Санинструктор наконец добрался и до него, разрезал гимнастерку, чтобы ловчее сделать перевязку. Кареев молчал, только морщился – больно ему было.

– Терпи, браток, – сочувственно сказал санинструктор. – Больше ничем помочь не могу.

Он и в самом деле ничего больше не мог, у него даже пирамидону от головной боли не было, только йод и бинты, и бесполезная зеленка в походной сумке с красным крестом.

Кареев вздохнул. Ему было сорок восемь лет, и он понимал, что до ночи не доживет. Одна мысль тревожила его. Мысль эта не давала Карееву покоя – вот их всех побили, не осталось из команды никого. Кто же мертвых будет хоронить?

– Браток, – сказал он санинструктору. – Ты… вот что… Ты скажи ребятам, копать надо, где песчаник. Там сухо и лежать хорошо. А то ведь дураки, не понимают ничего.

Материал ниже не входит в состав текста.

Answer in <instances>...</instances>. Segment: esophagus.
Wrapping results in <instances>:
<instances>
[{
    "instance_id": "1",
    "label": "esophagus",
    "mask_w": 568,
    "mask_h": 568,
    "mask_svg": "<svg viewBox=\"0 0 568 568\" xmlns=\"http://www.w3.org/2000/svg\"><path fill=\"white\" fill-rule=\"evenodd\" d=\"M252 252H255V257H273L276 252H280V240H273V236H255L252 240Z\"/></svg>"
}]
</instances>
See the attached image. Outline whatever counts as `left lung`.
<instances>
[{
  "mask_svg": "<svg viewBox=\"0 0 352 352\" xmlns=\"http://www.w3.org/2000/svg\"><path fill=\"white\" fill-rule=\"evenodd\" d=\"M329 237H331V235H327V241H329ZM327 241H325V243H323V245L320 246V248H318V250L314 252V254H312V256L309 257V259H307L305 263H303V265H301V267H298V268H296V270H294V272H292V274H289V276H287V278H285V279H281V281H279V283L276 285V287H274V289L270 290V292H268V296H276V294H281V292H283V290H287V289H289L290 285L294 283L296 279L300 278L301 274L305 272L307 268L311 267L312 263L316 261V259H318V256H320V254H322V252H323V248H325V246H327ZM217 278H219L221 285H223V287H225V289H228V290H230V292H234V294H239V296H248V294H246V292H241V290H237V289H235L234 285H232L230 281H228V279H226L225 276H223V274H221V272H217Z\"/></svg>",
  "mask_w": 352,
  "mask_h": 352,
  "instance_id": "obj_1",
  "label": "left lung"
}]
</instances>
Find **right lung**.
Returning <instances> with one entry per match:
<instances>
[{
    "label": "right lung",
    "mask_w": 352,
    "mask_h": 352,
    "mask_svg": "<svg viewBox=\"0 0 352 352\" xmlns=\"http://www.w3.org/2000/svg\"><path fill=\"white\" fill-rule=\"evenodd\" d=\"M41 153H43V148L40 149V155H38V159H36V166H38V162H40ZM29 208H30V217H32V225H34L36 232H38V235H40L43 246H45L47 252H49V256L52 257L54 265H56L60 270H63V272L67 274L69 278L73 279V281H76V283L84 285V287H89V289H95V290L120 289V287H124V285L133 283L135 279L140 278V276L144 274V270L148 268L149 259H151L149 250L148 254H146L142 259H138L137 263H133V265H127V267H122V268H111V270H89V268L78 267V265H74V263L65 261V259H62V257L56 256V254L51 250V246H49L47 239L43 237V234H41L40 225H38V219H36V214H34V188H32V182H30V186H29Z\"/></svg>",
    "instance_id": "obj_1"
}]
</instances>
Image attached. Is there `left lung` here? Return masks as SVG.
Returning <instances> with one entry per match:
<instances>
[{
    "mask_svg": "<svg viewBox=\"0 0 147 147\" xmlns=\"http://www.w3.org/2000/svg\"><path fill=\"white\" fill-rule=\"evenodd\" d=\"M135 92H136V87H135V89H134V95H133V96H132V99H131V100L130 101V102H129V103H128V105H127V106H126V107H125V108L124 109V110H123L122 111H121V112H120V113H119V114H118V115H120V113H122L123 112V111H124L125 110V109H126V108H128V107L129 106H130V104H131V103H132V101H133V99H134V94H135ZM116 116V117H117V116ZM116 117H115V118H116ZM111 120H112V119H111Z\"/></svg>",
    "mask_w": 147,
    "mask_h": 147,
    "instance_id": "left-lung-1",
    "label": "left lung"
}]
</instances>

Еще начнут копать могилу в топком камыше!

Вертинский и ночь

У них был подвал и первый этаж.

А двадцать седьмого немцы ушли из дома. Или команда им поступила такая, или сами они поняли, что ловить им нечего, только ночью, по-немецки дисциплинированно, они собрались, спустились со второго этажа там, где рухнула стена, и ушли в расположение своих, оставив дом русским.

И сразу вспомнилось, что Новый год на носу.

От немцев остались только бинты, какие-то тряпки, несколько трупов, сложенных в комнате в ряд. Немецкая аккуратность и тут проявилась – все убитые лежали по росту, как в строю. Сержант Зямин, искавший в самый канун нового года дерево на растопку, поморщился и пошел прочь. В комнатах валялось какое-то грязное, истоптанное и оттого заскорузлое барахло, попадались детские игрушки, обрывки газет и книг, еще не использованных немцами на растопку. В одной из квартир Зямин нашел подшивку «Всемирного следопыта» за двадцать девятый год и «Крокодила» за тридцать девятый, не удержался и взял их с собой, прошел еще несколько квартир, держа автомат в одной руке и подшивки журналов в другой, но немцев не встретил.

Зато еще в одной квартире он нашел патефон и с десяток случайно уцелевших пластинок на антресолях. Пластинки были заграничные, с круглыми ярко-синими наклейками, на которых золотились иностранные буквы. Он собрал пластинки и взял патефон, сожалея, что придется оставить журналы. «Потом зайду», – успокоил он себя.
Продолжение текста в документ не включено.